### Work required
Repeat the records in full and exactly, omitting pictures.

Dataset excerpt
- - - -

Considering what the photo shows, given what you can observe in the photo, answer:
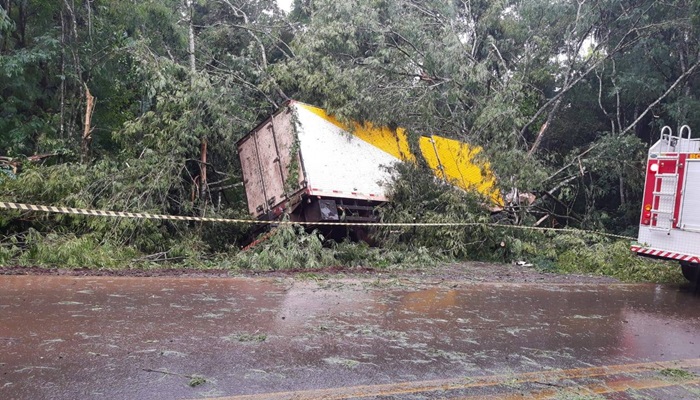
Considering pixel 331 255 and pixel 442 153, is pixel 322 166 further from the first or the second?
pixel 442 153

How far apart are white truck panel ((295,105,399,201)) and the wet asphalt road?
314 cm

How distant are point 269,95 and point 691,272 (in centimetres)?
861

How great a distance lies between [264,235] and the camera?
9.41 meters

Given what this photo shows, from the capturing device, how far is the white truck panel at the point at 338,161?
31.5ft

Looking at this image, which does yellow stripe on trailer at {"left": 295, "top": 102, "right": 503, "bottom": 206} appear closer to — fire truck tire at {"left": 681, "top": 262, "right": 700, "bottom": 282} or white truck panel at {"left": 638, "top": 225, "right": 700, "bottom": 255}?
white truck panel at {"left": 638, "top": 225, "right": 700, "bottom": 255}

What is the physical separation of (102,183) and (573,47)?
1232 cm

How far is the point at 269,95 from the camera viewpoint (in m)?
11.7

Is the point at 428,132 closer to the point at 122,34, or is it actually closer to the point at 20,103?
the point at 122,34

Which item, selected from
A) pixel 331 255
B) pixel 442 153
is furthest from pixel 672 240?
pixel 442 153

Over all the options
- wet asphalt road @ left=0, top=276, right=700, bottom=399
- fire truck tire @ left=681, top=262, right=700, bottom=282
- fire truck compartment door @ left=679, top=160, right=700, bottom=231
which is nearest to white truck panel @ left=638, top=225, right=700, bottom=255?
fire truck compartment door @ left=679, top=160, right=700, bottom=231

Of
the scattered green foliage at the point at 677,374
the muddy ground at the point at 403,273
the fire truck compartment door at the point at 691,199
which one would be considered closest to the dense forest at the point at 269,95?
the muddy ground at the point at 403,273

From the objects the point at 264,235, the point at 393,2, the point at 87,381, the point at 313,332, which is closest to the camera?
the point at 87,381

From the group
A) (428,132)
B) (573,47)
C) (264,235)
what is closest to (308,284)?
(264,235)

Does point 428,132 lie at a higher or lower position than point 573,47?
lower
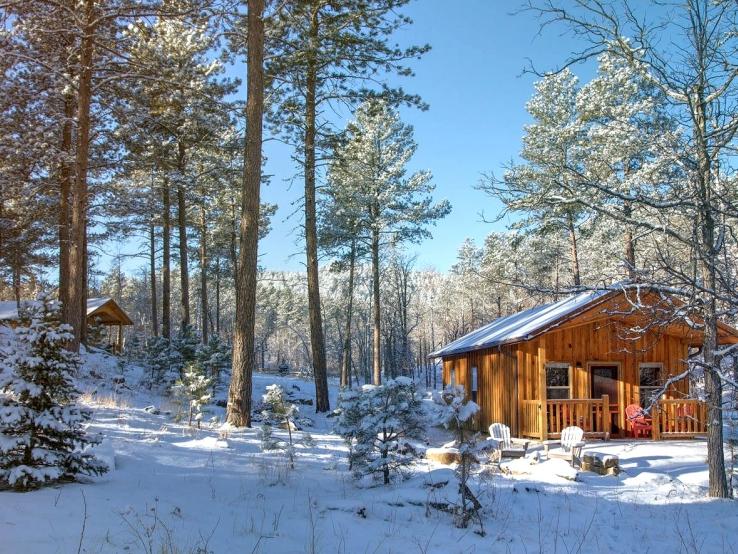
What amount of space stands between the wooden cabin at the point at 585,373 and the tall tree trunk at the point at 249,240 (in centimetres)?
688

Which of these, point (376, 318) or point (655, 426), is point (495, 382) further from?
point (376, 318)

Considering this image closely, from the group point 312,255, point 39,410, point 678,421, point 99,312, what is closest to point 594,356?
point 678,421

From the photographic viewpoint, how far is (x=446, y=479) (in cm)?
738

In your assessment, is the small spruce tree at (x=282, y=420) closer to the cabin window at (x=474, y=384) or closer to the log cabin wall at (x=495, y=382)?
the log cabin wall at (x=495, y=382)

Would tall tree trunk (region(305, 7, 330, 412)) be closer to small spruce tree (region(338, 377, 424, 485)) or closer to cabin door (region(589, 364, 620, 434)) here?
cabin door (region(589, 364, 620, 434))

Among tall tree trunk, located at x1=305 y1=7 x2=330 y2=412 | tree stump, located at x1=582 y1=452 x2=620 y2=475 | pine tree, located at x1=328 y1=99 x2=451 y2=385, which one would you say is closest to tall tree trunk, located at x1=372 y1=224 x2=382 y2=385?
pine tree, located at x1=328 y1=99 x2=451 y2=385

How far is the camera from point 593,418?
14977mm

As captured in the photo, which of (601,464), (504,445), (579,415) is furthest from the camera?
(579,415)

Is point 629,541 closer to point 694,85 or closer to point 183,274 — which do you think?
point 694,85

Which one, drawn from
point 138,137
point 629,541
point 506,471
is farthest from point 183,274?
point 629,541

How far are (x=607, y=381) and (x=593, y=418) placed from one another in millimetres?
1232

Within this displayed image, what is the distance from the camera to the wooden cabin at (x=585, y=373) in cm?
1427

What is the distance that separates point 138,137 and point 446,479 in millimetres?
11395

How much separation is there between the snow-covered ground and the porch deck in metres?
4.33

- - - -

### Written answer
Considering what the photo shows, given what you can observe in the photo, answer:
Considering pixel 331 255 and pixel 442 153, is pixel 322 166 further from the first or the second?
pixel 442 153

How far apart are white truck panel ((295,105,399,201)) and the wet asphalt road?
314 cm

How distant are point 269,95 and point 691,272 (in centimetres)?
861

How great a distance lies between [264,235] and the camera?
9.41 meters

Given what this photo shows, from the capturing device, how far is the white truck panel at the point at 338,161?
31.5ft

Looking at this image, which does yellow stripe on trailer at {"left": 295, "top": 102, "right": 503, "bottom": 206} appear closer to — fire truck tire at {"left": 681, "top": 262, "right": 700, "bottom": 282} or white truck panel at {"left": 638, "top": 225, "right": 700, "bottom": 255}?
white truck panel at {"left": 638, "top": 225, "right": 700, "bottom": 255}

What is the physical separation of (102,183) and (573,47)?
1232 cm

How far is the point at 269,95 from the camera viewpoint (in m)?
11.7

Is the point at 428,132 closer to the point at 122,34, or is it actually closer to the point at 20,103?
the point at 122,34

Which item, selected from
A) pixel 331 255
B) pixel 442 153
is furthest from pixel 672 240?
pixel 442 153

Over all the options
- wet asphalt road @ left=0, top=276, right=700, bottom=399
- fire truck tire @ left=681, top=262, right=700, bottom=282
- fire truck compartment door @ left=679, top=160, right=700, bottom=231
which is nearest to white truck panel @ left=638, top=225, right=700, bottom=255?
fire truck compartment door @ left=679, top=160, right=700, bottom=231

Of
the scattered green foliage at the point at 677,374
the muddy ground at the point at 403,273
the fire truck compartment door at the point at 691,199
which one would be considered closest to the dense forest at the point at 269,95?
the muddy ground at the point at 403,273

From the objects the point at 264,235, the point at 393,2, the point at 87,381, the point at 313,332, which is closest to the camera?
the point at 87,381

From the group
A) (428,132)
B) (573,47)
C) (264,235)
what is closest to (308,284)?
(264,235)

Does point 428,132 lie at a higher or lower position than point 573,47?
lower
What amount of space stands between the wooden cabin at the point at 585,373 and the tall tree trunk at the point at 249,240 (in centimetres)?
688

Which of these, point (376, 318) or point (655, 426), is point (495, 382) further from?
point (376, 318)

Considering this image closely, from the group point 312,255, point 39,410, point 678,421, point 99,312, what is closest to point 594,356?
point 678,421

From the photographic viewpoint, how far is (x=446, y=479) (in cm)?
738

In your assessment, is the small spruce tree at (x=282, y=420) closer to the cabin window at (x=474, y=384) or closer to the log cabin wall at (x=495, y=382)?
the log cabin wall at (x=495, y=382)

Would tall tree trunk (region(305, 7, 330, 412)) be closer to small spruce tree (region(338, 377, 424, 485)) or closer to cabin door (region(589, 364, 620, 434)) here?
cabin door (region(589, 364, 620, 434))

Among tall tree trunk, located at x1=305 y1=7 x2=330 y2=412 | tree stump, located at x1=582 y1=452 x2=620 y2=475 | pine tree, located at x1=328 y1=99 x2=451 y2=385, which one would you say is closest to tall tree trunk, located at x1=372 y1=224 x2=382 y2=385?
pine tree, located at x1=328 y1=99 x2=451 y2=385

How far is the camera from point 593,418?
14977mm

As captured in the photo, which of (601,464), (504,445), (579,415) is furthest from the camera?
(579,415)

Is point 629,541 closer to point 694,85 or closer to point 183,274 — which do you think?
point 694,85

Which one, drawn from
point 138,137
point 629,541
point 506,471
is farthest from point 183,274?
point 629,541

How far are (x=607, y=381) and (x=593, y=418) placed from one another in millimetres?
1232

Within this displayed image, what is the distance from the camera to the wooden cabin at (x=585, y=373) in cm?
1427

What is the distance that separates point 138,137 and point 446,479 in millimetres?
11395

How much separation is there between the snow-covered ground and the porch deck in metres?
4.33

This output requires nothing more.